The preparations for this massive expedition against their country had been known to the Greeks for years. It was not possible that they could have been kept secret, for they involved an immense task force, and works of so extravagant a nature that they almost rivalled the building of the Pyramids. First of all, Xerxes had no intention of allowing his fleet to be brought to ruin off the stormy peninsula of Mount Athos - as had happened to the fleet of Darius during his invasion of Greece ten years previously. The expedition of Xerxes was four years in preparation, and one of the main projects was the digging of a canal through the isthmus of Mount Athos. The mountain, as Herodotus writes, ‘is very well-known and high and stands out into the sea. It is inhabited, and on the landward side where the heights end there is a kind of isthmus roughly a mile and a half wide. All of this is level land or small hillocks…. The inhabitants [of the mountain] Xerxes now intended to turn into islanders.’
He goes on to describe how the canal through the low land was cut. Conscripted Greeks from the neighbouring areas were used for much of the labour, while skilled workmen were also brought over from Asia Minor.
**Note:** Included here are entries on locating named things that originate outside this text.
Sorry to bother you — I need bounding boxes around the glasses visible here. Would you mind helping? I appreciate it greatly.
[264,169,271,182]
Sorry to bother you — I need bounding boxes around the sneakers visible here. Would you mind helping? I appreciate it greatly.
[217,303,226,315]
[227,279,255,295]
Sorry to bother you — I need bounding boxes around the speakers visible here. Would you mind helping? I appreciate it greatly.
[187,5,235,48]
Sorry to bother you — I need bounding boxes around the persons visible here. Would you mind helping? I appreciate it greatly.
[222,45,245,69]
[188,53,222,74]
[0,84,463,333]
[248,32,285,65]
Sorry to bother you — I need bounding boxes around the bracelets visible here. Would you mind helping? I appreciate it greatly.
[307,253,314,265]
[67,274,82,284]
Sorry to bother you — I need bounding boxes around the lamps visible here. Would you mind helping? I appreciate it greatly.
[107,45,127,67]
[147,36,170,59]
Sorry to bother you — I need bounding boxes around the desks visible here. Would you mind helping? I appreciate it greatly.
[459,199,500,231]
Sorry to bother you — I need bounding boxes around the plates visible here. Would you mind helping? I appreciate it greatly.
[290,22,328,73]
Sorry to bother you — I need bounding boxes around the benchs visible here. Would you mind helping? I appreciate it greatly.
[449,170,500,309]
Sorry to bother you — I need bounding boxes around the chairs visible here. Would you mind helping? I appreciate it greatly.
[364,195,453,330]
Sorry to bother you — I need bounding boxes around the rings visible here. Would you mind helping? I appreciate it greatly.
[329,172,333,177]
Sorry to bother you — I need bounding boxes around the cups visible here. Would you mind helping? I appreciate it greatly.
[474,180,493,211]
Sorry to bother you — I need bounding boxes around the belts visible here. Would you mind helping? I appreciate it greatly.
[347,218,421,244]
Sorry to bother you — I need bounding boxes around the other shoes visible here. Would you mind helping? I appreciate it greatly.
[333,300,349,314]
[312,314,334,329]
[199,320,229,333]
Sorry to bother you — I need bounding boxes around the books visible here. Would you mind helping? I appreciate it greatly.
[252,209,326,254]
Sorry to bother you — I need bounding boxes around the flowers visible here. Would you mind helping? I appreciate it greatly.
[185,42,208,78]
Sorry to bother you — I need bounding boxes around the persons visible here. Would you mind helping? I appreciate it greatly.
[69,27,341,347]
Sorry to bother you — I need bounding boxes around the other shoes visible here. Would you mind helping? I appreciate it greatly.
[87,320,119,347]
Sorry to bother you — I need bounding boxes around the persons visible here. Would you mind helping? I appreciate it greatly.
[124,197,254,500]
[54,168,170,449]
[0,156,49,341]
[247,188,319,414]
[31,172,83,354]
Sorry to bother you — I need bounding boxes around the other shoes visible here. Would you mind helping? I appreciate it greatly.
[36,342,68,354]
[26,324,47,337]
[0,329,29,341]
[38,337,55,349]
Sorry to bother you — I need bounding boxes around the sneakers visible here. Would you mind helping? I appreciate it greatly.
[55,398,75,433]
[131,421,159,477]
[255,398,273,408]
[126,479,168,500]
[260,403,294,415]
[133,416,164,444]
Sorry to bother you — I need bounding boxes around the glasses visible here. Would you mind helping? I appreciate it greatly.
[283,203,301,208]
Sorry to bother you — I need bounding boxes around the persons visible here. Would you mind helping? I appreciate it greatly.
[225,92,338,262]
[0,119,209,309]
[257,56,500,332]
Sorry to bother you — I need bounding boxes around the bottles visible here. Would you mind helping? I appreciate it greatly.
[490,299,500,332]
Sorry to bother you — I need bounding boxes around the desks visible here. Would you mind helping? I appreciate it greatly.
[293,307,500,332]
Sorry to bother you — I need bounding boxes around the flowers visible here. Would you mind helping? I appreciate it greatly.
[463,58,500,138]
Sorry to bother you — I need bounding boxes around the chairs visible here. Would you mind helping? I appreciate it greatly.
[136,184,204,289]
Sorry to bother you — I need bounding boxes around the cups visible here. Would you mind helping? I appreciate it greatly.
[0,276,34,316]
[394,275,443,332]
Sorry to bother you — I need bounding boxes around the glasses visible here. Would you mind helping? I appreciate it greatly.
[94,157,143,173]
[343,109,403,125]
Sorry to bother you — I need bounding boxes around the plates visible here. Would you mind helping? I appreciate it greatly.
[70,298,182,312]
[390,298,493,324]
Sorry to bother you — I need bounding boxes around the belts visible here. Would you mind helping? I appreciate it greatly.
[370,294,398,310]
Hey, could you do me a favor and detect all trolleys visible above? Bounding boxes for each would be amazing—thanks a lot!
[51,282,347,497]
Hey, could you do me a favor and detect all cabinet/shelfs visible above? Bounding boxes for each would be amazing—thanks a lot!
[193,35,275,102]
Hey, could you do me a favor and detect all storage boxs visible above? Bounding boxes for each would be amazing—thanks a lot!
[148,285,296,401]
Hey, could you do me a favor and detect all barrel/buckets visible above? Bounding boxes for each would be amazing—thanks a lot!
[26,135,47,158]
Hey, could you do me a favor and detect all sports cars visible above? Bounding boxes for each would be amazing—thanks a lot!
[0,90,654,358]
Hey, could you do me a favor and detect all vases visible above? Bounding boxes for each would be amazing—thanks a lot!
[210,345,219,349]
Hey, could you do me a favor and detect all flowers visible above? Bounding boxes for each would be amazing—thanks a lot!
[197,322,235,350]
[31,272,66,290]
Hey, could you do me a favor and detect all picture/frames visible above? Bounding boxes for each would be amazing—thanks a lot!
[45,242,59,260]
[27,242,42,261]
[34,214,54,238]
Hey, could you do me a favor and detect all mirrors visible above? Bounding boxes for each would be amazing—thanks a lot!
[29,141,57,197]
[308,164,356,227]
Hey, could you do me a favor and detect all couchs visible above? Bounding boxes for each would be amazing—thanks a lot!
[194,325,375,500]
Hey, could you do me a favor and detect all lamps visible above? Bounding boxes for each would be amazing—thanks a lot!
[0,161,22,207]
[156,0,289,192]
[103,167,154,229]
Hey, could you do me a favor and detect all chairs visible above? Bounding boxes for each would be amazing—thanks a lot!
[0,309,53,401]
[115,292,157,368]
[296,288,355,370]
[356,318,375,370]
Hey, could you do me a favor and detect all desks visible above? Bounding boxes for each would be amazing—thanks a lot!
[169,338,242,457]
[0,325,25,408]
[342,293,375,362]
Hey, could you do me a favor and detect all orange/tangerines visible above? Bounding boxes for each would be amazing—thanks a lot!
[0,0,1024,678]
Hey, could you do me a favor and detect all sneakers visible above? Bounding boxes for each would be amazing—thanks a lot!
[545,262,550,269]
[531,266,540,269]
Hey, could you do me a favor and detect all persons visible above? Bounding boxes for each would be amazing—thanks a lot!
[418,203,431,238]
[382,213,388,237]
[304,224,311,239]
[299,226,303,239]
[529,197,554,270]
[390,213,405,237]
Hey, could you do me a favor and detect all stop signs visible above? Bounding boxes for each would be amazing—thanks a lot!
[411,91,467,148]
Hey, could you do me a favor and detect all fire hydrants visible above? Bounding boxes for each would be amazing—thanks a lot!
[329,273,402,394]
Outstanding among them were the Phoenicians (one of the most technologically advanced people of that era, and the nation which also formed the backbone of the Persian fleet). Herodotus makes the comment that, while the other ‘nations’ engaged on the task of digging the canal had constant trouble with landslips, caused by the fact that they dug their part of the canal like a simple ditch with straight sides, only the Phoenicians realised that the digging must be much wider at the top in order to leave what engineers call an ‘angle of rest’. (Centuries later similar difficulties had to be overcome during the digging of the Suez Canal.) ‘They proved their remarkable skill,’ he writes, ‘for, in the section that had been allotted to them, they dug a trench twice the width required for the canal itself when finished. Digging at a slope they narrowed it as they went further down so that at the bottom their section was as wide as the rest.’
Everything was provided for: there was the equivalent of a canteen for the workmen, with grain brought from the homeland, as well as a forum or meeting-place, and an open market - proof in itself that the workmen were paid in coin. Herodotus’ conclusion about the gigantic labour of the canal was that the whole thing was no more than yet another example of the ostentation of Xerxes. ‘There would not have been any difficulty’, he wrote, ‘in having the ships dragged across the isthmus on land, yet he gave orders for the canal to be made so wide that two warships could be rowed abreast [down its length].’ The historian was thinking, of course, of the practice at Corinth of dragging ships across the isthmus which connects northern Greece with the Peloponnese. His great mistake, however, was to equate the routine passage of merchantmen and warships between the Gulf of Patras and the Aegean Sea with the emergent movement of a large fleet into hostile waters. While waiting to take their turn for haulage overland, they might well have been overwhelmed by one of the sudden and violent storms that quite often afflict the Aegean.